■ **Texte à étudier**
Le sens du détail : Les bornes de Schotten Totten

Dans cette série de billets, je zoome sur un élément de jeu, en apparence anecdotique mais qui révèle un joli sens du détail.


Cet épisode de la série « Le sens du détail » est un peu particulier car il expose ce qui d’après moi est une occasion ratée.

Ce que prévoit la règle de Schotten Totten

Dans Schotten Totten (Reiner Knizia, 1999, réédité par Iello), les deux joueuses incarnent chacune la cheffe d’un village écossais dans une guerre territoriale. Le sujet de l’affrontement : des bornes marquant les frontières du village.

Concrètement, neuf tuiles Bornes sont placées entre les joueuses. Celles-ci vont poser successivement une, deux puis trois cartes face à chaque borne pour tenter de réaliser une meilleure combinaison de cartes que la joueuse adverse.

On arrive au point qui m’a toujours semblé surprenant et une occasion ergonomique ratée : la revendication d’une borne. Quand une joueuse a posé trois cartes et peut prouver que sa combinaison ne pourra plus être battue (et ceci que la joueuse adverse ait déjà joué ses trois cartes ou non), elle se saisit de la tuile Borne et la place de SON côté de la frontière.

Un brelan de 5 pour revendiquer une borne

L’occasion ratée du sens du détail

C’est ce simple geste que je propose de revoir et d’inverser. Il serait beaucoup plus logique, thématique et engageant à mes yeux de se saisir d’une tuile borne gagnée pour la placer chez l’adversaire !

Je prends cette tuile gagnée et BOUM, je la repousse chez toi.

Je m’explique.

Bonus thématique

D’abord thématiquement, l’introduction de la règle explique que le but de toute cette manœuvre est d’étendre le territoire de son village et pour cela de faire « rouler [les bornes] juste un peu vers le village voisin ». Si vous souhaitez étendre les frontières de votre village il faut en effet repousser les bornes vers l’extérieur, pas l’inverse.

Bonus ergonomique

La règle prévoit ensuite que lorsqu’une borne a été gagnée, l’adversaire ne peut plus jouer de cartes pour cette borne. Car en effet dans Schotten Totten, il est tout à fait possible de revendiquer une borne avant que l’adversaire ait joué les trois cartes normalement requises. Il suffit pour cela de prouver qu’avec les cartes restantes à jouer il lui sera impossible d’égaler ou dépasser la valeur de la combinaison réalisée par la prétendante. C’est une manœuvre très intéressante car non seulement la borne est définitivement gagnée mais on limite aussi les lieux où l’adversaire peut poser les cartes qui encombrent sa main.

■ **Consigne**
D'après le billet sur Schotten Totten, combien de tuiles Bornes sont placées entre les joueuses ?

■ **Données suivantes**
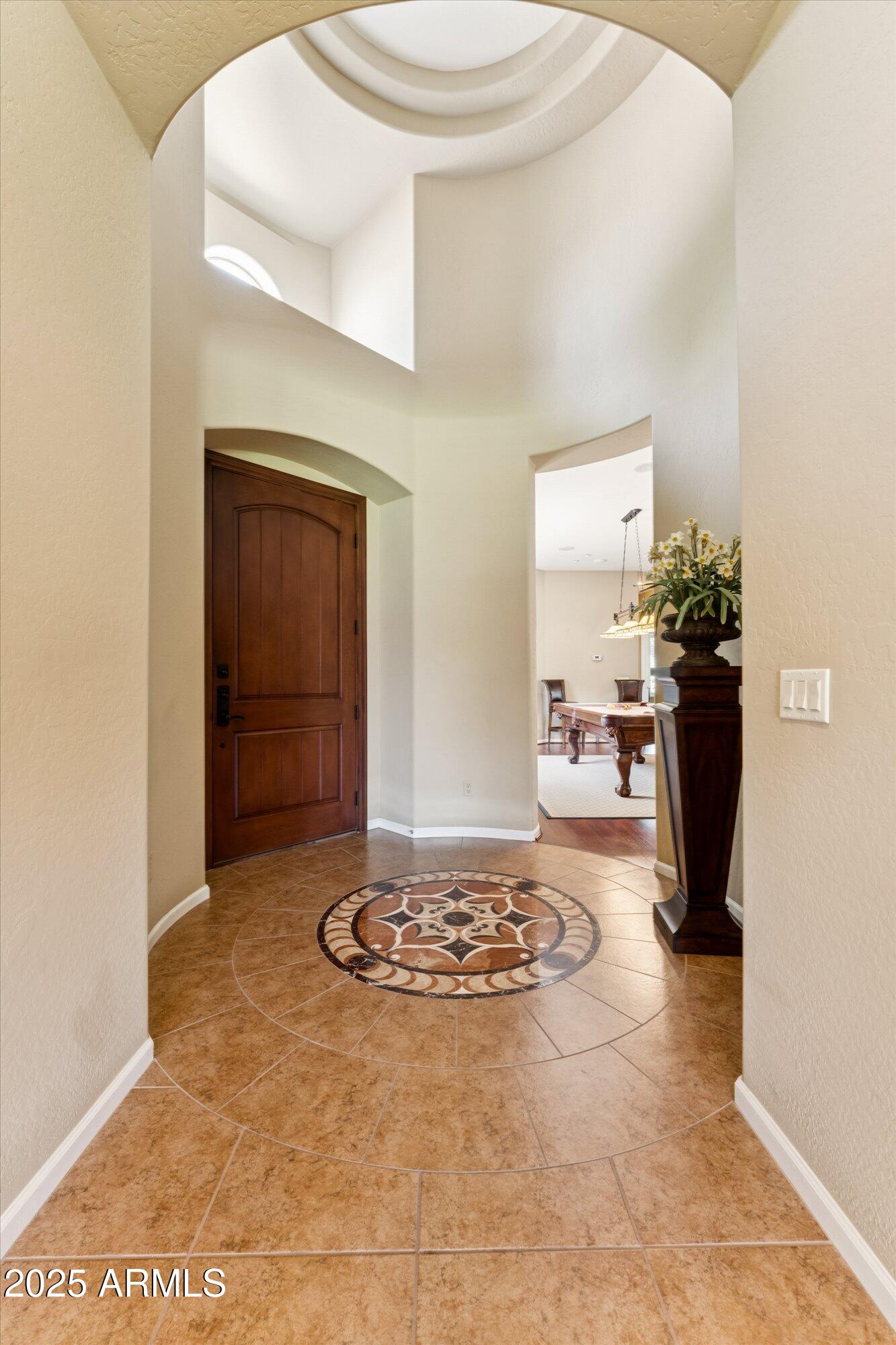 4959 North Village Road Litchfield Park, AZ 85340 - Photo 5 of 55 a view of a livingroom with furniture and front door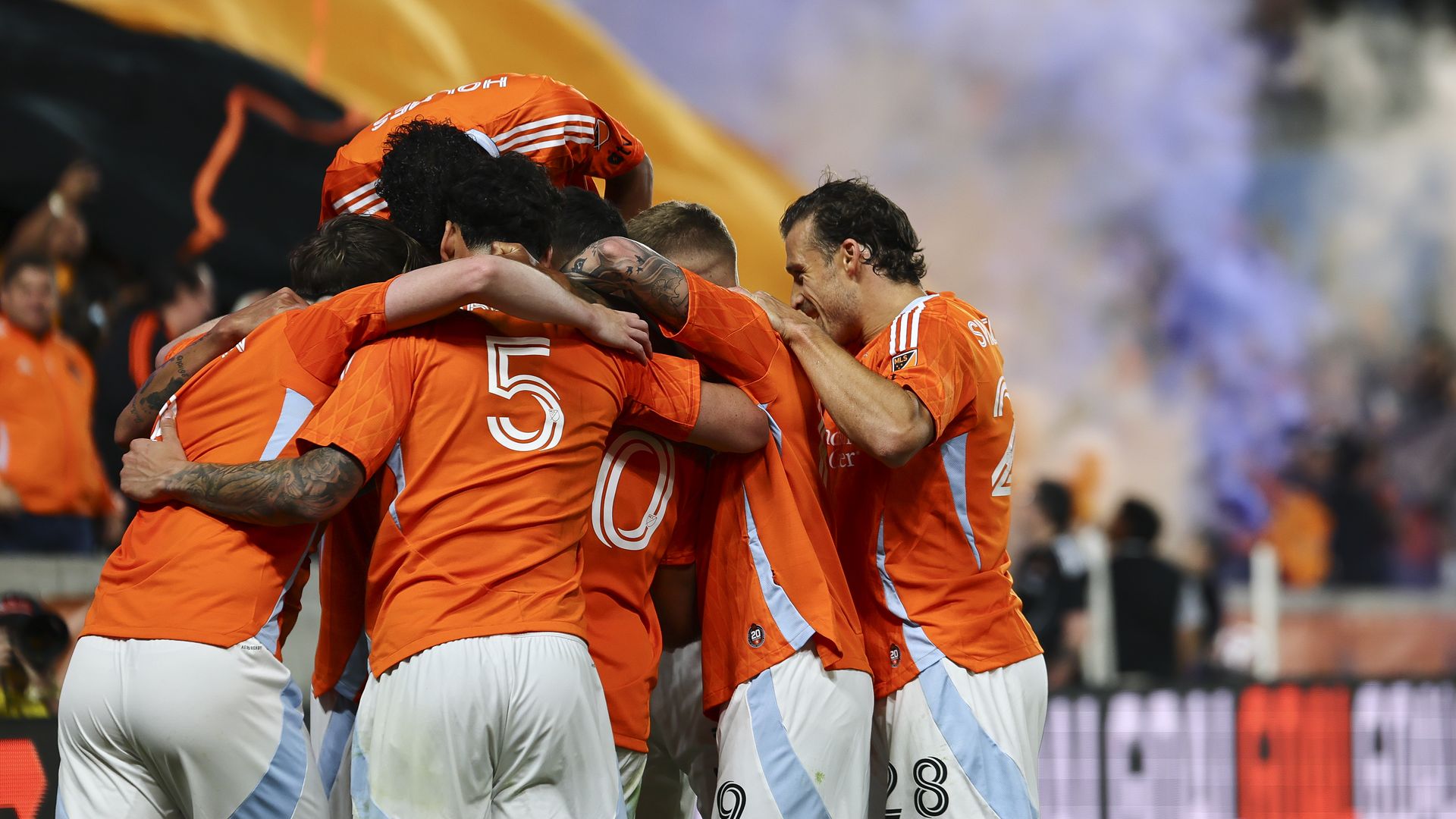 Dynamo players in orange jerseys celebrate after scoring a goal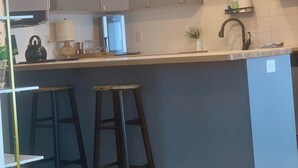 A kitchen with a central island, bar stools, a refrigerator, and a pendant light fixture.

■ **Solution**
Neuf tuiles Bornes.